> _PROBLEM REQUIREMENTS_: Only these lines of the data below are wanted: the one with "13 - Ipank - SIRAMILAH", the one with "35 - Ipank - Den Japuik", and any lines between them, each repeated exactly.

> _DATA PROVIDED_:
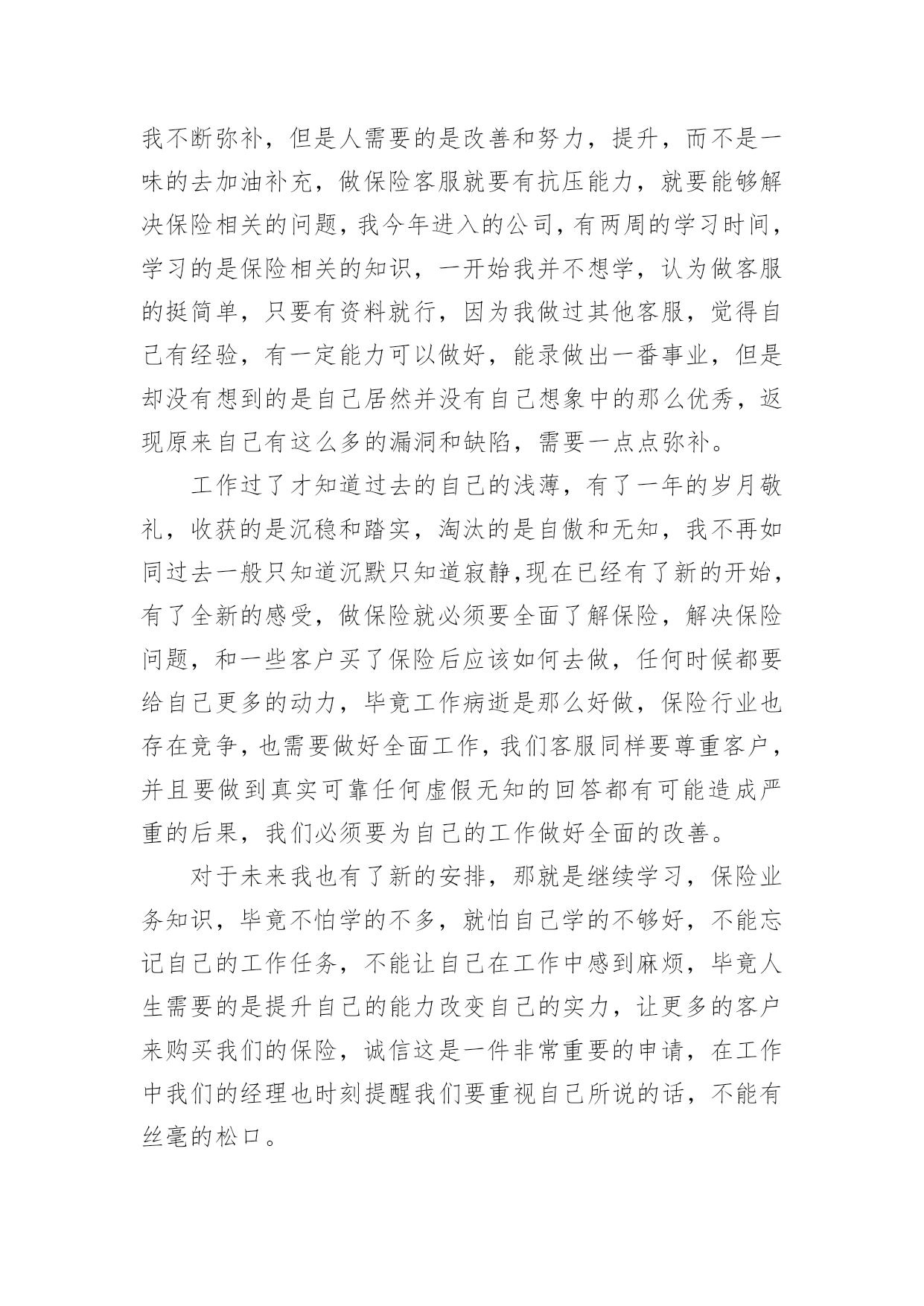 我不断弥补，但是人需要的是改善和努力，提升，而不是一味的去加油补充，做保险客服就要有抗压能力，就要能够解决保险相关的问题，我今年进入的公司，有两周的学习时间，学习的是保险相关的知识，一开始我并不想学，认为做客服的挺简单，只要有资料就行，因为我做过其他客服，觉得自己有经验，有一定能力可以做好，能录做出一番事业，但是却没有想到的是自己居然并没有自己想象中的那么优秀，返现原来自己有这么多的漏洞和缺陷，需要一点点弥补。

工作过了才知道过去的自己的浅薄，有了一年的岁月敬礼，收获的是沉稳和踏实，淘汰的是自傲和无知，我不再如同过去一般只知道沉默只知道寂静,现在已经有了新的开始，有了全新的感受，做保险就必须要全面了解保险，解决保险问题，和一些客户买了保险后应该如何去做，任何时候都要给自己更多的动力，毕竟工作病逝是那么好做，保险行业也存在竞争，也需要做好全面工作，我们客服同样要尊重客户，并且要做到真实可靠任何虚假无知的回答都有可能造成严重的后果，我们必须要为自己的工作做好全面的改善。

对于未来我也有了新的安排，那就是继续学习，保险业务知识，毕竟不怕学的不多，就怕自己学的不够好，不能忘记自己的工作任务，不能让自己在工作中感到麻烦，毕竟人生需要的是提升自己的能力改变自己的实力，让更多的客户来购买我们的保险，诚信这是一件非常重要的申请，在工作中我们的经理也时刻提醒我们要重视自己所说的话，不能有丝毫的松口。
==
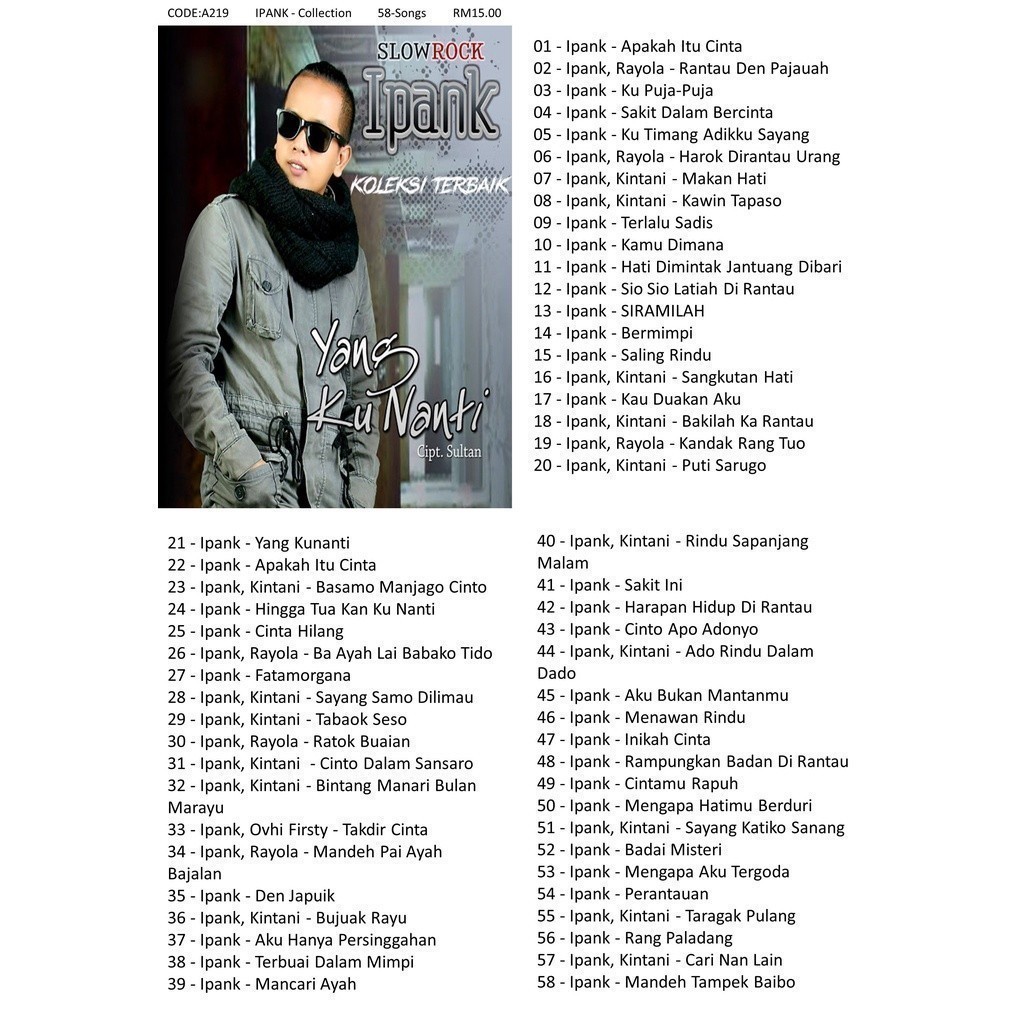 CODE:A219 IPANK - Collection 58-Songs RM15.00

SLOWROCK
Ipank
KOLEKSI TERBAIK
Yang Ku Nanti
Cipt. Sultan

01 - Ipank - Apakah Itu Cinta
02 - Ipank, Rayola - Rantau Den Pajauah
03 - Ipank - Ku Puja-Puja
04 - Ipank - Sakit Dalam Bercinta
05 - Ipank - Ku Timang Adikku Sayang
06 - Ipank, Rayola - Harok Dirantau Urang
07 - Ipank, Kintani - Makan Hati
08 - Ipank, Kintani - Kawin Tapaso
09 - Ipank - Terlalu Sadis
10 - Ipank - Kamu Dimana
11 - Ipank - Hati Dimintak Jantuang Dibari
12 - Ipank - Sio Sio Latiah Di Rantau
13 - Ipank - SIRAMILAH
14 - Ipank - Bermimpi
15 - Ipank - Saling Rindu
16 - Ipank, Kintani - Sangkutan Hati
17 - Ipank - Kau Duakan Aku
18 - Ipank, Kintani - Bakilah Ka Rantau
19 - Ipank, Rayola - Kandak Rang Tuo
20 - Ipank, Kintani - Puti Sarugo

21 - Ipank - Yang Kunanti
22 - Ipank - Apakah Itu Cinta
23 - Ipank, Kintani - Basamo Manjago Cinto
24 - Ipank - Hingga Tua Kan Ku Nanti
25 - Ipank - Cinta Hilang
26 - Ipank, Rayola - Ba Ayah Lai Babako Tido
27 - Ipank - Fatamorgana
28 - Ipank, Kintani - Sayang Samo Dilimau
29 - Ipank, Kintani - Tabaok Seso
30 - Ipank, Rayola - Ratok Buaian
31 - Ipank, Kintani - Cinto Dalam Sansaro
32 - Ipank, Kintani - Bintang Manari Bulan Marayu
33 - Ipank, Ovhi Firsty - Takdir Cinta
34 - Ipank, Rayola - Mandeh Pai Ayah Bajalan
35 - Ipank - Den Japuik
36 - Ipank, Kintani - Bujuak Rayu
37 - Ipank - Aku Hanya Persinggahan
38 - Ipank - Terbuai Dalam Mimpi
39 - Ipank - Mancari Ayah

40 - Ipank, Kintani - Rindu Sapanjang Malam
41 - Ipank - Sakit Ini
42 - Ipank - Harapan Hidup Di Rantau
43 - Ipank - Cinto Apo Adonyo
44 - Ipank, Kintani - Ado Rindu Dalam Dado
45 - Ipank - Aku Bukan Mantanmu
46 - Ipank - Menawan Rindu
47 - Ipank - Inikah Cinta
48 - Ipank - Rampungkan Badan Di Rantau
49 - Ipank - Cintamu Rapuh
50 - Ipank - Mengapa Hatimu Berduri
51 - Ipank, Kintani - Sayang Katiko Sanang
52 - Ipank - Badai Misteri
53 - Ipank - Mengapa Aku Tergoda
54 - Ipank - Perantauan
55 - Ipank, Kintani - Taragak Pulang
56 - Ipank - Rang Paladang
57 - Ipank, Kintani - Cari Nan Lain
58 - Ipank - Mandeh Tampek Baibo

> _FINAL ANSWER_:
13 - Ipank - SIRAMILAH
14 - Ipank - Bermimpi
15 - Ipank - Saling Rindu
16 - Ipank, Kintani - Sangkutan Hati
17 - Ipank - Kau Duakan Aku
18 - Ipank, Kintani - Bakilah Ka Rantau
19 - Ipank, Rayola - Kandak Rang Tuo
20 - Ipank, Kintani - Puti Sarugo

21 - Ipank - Yang Kunanti
22 - Ipank - Apakah Itu Cinta
23 - Ipank, Kintani - Basamo Manjago Cinto
24 - Ipank - Hingga Tua Kan Ku Nanti
25 - Ipank - Cinta Hilang
26 - Ipank, Rayola - Ba Ayah Lai Babako Tido
27 - Ipank - Fatamorgana
28 - Ipank, Kintani - Sayang Samo Dilimau
29 - Ipank, Kintani - Tabaok Seso
30 - Ipank, Rayola - Ratok Buaian
31 - Ipank, Kintani - Cinto Dalam Sansaro
32 - Ipank, Kintani - Bintang Manari Bulan Marayu
33 - Ipank, Ovhi Firsty - Takdir Cinta
34 - Ipank, Rayola - Mandeh Pai Ayah Bajalan
35 - Ipank - Den Japuik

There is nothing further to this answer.